But no matter how young, these incidents aren’t isolated cases, and it’s not like early porn exposure only happens to a small slice of people—in fact, in the United States, it happens to almost everybody before they leave their teens. A nationally representative estimate of U.S. youths (ages 14 to 18) exposed to pornography: 84.4% of males and 57% of females.
If you’re curious to see some anecdotal evidence for early porn exposure being the rule and not the exception, check out this tweet of ours and the hundreds of responses we got:
How were you first exposed to porn, and how old were you?
— Fight the New Drug (@FightTheNewDrug) May 30, 2019
The responses range from, “6 years old. My older sisters found our mom’s boyfriend’s tape and played it,” to, “I tried to go on YouTube but ended up spelling it wrong by accident and launched a porn site. I was 8.”
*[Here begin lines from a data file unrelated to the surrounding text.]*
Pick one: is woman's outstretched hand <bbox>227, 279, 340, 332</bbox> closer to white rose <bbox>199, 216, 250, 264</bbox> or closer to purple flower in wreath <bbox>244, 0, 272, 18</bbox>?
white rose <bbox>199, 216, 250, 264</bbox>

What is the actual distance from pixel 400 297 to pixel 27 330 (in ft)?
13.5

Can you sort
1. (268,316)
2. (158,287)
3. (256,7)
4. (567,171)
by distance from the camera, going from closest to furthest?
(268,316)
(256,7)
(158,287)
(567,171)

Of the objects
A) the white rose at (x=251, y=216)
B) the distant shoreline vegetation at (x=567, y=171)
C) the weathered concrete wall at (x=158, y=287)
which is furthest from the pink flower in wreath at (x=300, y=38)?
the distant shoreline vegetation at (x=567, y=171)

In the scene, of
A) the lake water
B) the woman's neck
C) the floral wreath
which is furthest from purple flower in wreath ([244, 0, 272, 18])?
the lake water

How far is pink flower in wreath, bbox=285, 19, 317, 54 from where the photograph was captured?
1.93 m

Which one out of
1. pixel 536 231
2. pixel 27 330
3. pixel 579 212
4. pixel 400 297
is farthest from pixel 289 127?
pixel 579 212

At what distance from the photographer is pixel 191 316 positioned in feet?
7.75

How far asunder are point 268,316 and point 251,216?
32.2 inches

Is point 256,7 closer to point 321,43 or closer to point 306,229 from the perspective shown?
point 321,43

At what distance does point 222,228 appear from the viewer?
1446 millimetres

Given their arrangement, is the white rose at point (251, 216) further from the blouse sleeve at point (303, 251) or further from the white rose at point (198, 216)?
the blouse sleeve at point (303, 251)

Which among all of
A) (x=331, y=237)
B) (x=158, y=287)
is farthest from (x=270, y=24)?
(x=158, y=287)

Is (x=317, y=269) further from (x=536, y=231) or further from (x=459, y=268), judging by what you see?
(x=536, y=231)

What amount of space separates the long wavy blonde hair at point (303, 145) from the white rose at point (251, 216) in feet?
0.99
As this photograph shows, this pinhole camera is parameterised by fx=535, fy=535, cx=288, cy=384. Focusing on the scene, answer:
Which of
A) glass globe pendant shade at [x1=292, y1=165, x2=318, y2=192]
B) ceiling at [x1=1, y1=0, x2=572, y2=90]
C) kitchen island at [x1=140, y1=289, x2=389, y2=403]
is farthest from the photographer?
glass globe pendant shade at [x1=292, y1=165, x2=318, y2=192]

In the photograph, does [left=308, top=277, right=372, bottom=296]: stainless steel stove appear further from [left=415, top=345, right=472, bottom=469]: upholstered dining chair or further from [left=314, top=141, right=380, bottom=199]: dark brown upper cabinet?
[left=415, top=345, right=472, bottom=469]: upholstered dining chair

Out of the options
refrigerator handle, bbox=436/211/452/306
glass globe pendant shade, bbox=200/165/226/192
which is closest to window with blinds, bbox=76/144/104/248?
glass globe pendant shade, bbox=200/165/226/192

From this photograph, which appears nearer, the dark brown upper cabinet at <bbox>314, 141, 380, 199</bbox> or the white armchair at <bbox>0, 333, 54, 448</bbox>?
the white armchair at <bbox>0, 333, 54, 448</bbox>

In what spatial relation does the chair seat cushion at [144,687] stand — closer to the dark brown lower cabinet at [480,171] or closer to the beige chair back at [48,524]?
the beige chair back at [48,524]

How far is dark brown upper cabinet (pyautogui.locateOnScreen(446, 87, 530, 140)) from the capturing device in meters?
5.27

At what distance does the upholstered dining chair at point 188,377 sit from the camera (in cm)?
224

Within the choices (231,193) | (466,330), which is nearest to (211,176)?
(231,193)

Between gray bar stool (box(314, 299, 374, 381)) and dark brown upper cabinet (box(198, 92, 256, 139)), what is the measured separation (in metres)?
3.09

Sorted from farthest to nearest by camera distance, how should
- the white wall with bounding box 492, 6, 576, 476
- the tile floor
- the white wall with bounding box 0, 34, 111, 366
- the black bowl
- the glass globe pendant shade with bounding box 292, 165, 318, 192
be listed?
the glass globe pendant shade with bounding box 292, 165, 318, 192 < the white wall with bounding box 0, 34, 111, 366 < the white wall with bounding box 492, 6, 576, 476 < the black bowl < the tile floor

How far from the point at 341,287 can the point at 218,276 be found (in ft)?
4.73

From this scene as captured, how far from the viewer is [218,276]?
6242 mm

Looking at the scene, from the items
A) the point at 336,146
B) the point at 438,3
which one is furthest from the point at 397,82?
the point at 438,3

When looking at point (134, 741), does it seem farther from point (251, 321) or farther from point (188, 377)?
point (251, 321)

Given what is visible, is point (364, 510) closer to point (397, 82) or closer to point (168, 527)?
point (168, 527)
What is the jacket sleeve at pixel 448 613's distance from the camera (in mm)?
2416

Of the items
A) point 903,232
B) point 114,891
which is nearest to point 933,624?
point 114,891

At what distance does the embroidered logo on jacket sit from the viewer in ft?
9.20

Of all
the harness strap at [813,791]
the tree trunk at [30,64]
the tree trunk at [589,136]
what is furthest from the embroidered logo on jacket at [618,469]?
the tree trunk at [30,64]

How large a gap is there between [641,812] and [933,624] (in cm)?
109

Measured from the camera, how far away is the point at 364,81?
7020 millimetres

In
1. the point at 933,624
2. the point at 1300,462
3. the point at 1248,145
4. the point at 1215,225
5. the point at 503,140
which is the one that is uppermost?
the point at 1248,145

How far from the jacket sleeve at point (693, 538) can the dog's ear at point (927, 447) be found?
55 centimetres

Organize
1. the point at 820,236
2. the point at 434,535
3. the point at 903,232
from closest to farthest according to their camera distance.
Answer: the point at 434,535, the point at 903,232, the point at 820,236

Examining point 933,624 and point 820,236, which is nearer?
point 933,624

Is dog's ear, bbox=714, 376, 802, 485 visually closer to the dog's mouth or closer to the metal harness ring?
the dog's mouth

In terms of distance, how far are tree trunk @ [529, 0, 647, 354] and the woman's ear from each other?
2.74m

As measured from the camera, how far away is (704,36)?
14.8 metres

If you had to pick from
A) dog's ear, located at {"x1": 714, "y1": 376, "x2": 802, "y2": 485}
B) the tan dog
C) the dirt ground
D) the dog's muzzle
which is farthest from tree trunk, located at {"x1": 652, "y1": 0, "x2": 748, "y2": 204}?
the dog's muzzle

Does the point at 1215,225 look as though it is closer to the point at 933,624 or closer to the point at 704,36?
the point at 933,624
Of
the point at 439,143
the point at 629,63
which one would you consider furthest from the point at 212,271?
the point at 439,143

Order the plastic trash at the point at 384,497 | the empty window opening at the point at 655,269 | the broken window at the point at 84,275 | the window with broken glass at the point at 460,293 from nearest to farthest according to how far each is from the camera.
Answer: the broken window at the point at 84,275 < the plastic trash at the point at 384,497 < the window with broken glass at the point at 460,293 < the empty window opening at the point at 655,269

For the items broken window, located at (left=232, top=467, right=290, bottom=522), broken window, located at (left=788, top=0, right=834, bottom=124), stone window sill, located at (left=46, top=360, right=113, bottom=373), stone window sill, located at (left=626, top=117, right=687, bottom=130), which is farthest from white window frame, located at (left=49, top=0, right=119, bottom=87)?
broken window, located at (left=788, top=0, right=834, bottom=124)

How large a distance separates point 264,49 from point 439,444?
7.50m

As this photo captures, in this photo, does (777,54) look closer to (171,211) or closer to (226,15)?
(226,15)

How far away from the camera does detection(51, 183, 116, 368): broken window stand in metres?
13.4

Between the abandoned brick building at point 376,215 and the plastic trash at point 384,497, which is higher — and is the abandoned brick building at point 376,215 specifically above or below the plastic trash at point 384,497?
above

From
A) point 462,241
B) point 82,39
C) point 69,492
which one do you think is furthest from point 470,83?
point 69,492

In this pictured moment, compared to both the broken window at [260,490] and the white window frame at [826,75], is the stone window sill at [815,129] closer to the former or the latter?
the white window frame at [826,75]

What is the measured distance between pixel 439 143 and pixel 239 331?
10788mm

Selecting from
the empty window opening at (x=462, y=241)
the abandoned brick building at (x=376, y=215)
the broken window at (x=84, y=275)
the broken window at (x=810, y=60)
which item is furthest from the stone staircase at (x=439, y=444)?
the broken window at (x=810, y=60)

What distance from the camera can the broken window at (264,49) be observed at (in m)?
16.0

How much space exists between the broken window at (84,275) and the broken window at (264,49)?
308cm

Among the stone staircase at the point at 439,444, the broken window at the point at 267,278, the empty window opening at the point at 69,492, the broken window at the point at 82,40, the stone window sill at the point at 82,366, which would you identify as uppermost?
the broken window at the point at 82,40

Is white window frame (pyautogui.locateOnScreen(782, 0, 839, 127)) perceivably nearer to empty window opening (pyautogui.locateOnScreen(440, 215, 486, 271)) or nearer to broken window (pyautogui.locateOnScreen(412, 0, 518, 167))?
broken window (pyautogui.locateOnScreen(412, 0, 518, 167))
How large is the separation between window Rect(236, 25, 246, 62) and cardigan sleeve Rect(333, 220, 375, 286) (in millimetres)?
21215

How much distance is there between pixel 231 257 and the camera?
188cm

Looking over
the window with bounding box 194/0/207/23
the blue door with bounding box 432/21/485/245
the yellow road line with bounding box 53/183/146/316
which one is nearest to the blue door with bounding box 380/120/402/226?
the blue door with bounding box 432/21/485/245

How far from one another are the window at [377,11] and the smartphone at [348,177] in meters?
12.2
It’s not exactly clear how these numbers compare to previous generations, but what is clear is that exposure to porn is happening earlier than it ever used to, and it’s more hardcore and accessible than it ever used to be. For previous generations, the story was almost always the same—a young boy or girl finds an adult magazine found on the side of the road, taken from the garbage, or swiped from an older sibling’s “secret” hiding place.
Finding porn is easier than ever
The images in these types of magazines were far tamer than the content that’s available today with one simple click or misspelled search term, and there was another major difference too—hardcore or explicit content wasn’t available everywhere.
It’s an obvious difference, but porn has quite simply become far easier to find in many more places than it ever used to be, which makes the likelihood of early exposure much higher.
And consider this. If 60% of 10 and 11-year-olds have smartphones, is it really all that surprising that, sometimes, they encounter porn online whether they’re looking for it or not?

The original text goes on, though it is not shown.